Há uma imprevisibilidade tão doce, nos domingos. É um dia "nunca se sabe". Creio que o reservo interiormente para a surpresa. Sábado é dia de planos. Gosto de antecipar os sábados. Com os domingos é diferente. Obedecem a uma cadência docemente imprevisível. Imprevisivelmente doce. Pode acontecer querer muito ir ver o mar. por ver o mar. Pode acontecer um telefonema da minha mãe, a dizer que fez uma das minhas comidas de criança. Pode acontecer querer um jantar no jardim. Pode acontecer a voz de um amigo. "É mais importante do que nunca falarmos com quem gostamos muito." Tão simples. E tão certo. Falarmos com quem gostamos muito. Muito isso. Muito disso.

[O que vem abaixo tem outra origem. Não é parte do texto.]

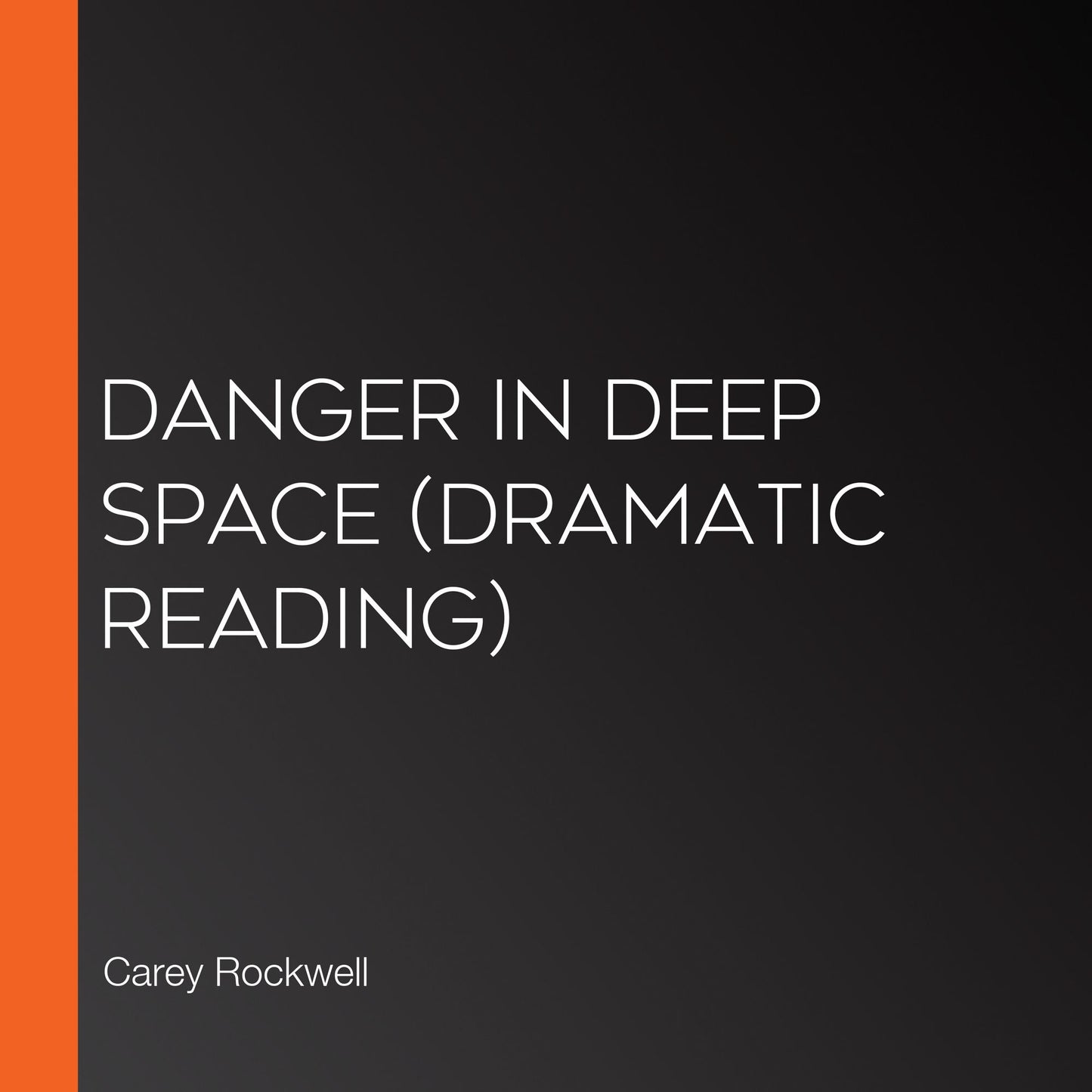 Danger in Deep Space (Dramatic Reading)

A memória de um jantar no último dia de Junho deste ano veste-se das cores da mesa das imagens. E sabe a dois tons: ao verde-branco de um Pêra Manca e ao amarelo solar de uma entrada. Muito frescos, os dois tons. Puderam acontecer no último dia de Junho. Tal como uma voz que gosto tanto de ouvir. Há tanto tempo que sim. E uma música que cura. Plainsong, The Cure. Melodia para assinalar finais que podem ser inícios. Tal como o último dia de um mês assinala o início de um outro.

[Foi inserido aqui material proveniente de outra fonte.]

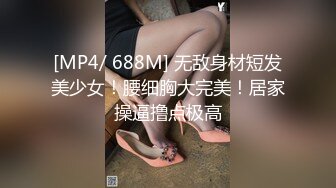 [MP4/ 688M] 无敌身材短发美少女！腰细胸大完美！居家操逼撸点极高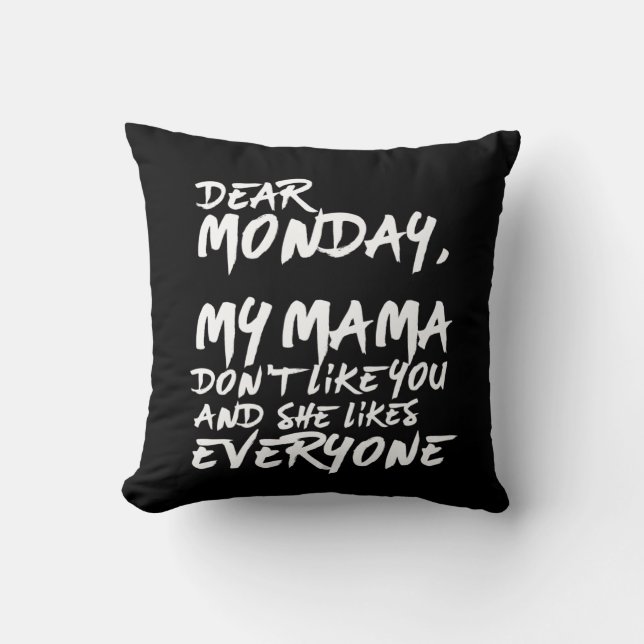 Lustigt att jag har hört måndag... Min Mamma gilla Kudde (Framsida)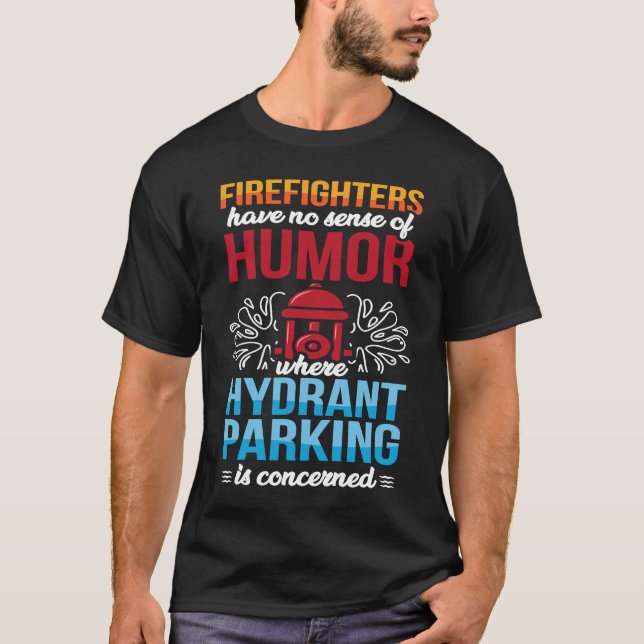 Firefighter Accessories for a Firefighter T-Shirt (Front)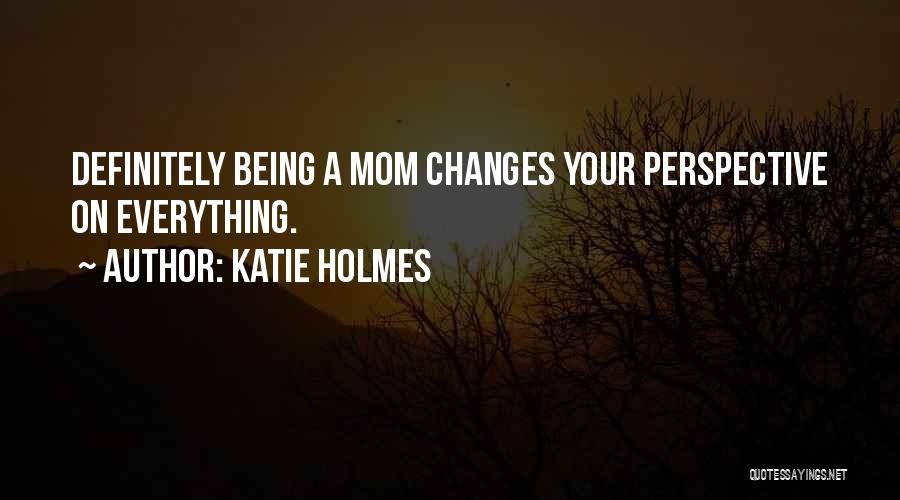 Being Your Mom Quotes By Katie Holmes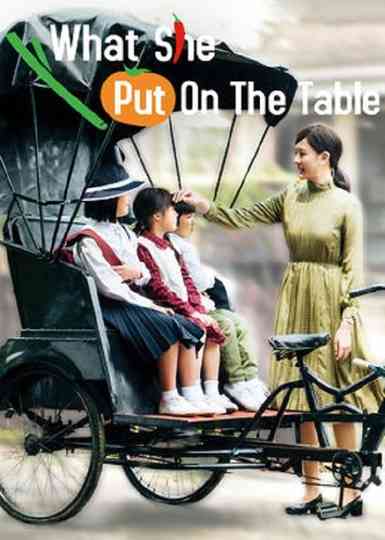 What She Put on the Table poster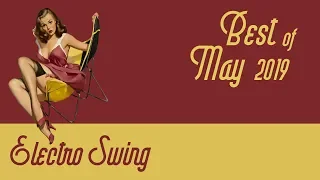 Best of Electro Swing Mix - May 2019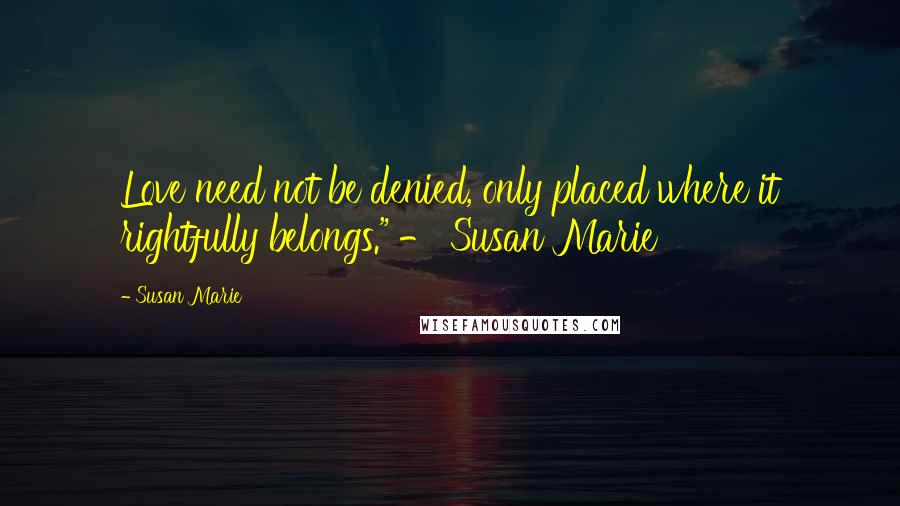 Susan Marie Quotes: Love need not be denied, only placed where it rightfully belongs." - Susan Marie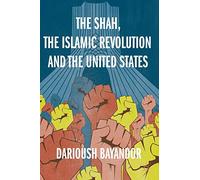 The Shah, the Islamic Revolution and the United States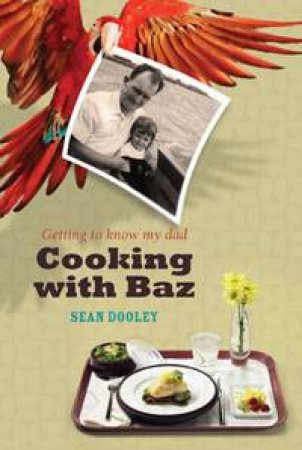 Cooking With Baz: Getting to know my dad by Sean Dooley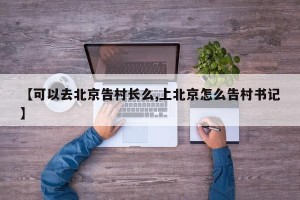 【可以去北京告村长么,上北京怎么告村书记】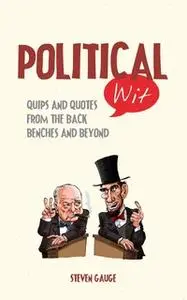 «Political Wit» by Steven Gauge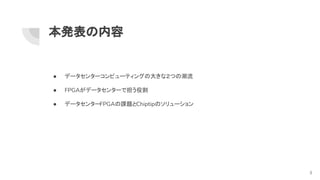 本発表の内容
● データセンターコンピューティングの大きな２つの潮流
● FPGAがデータセンターで担う役割
● データセンターFPGAの課題とChiptipのソリューション
3
 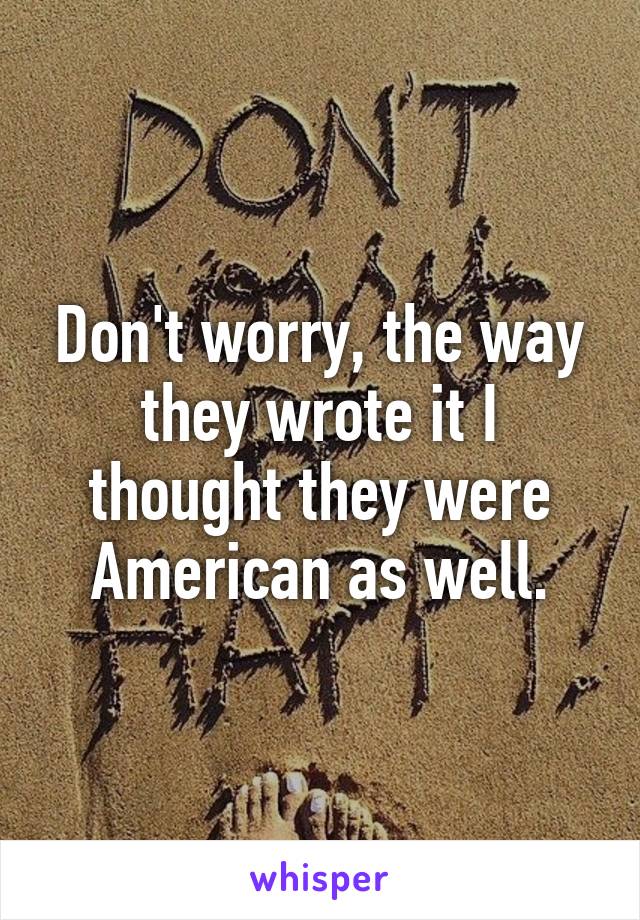 Don't worry, the way they wrote it I thought they were American as well.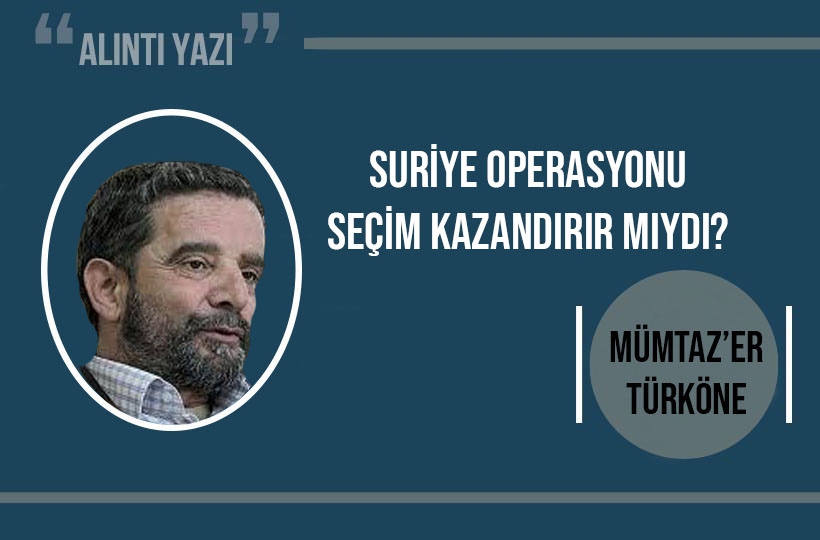 Suriye operasyonu seçim kazandırır mıydı?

Manga fresca com chèvre e presunto

1 manga + lascas de presunto + pedaços de chèvre + nozes + 1 fio de azeite + pimenta preta

Antes de tudo o mais, a manga deve estar muito fresca. Depois, corta-se em fatias finas e dispõe-se num prato largo. Por cima, lascas ligeiras de presunto e pedaços esfarelados de chèvre. Para terminar, nozes esmagadas, um fio de azeite e pimenta preta moída na hora de servir. Pode servir-se com uma salada verde a acompanhar.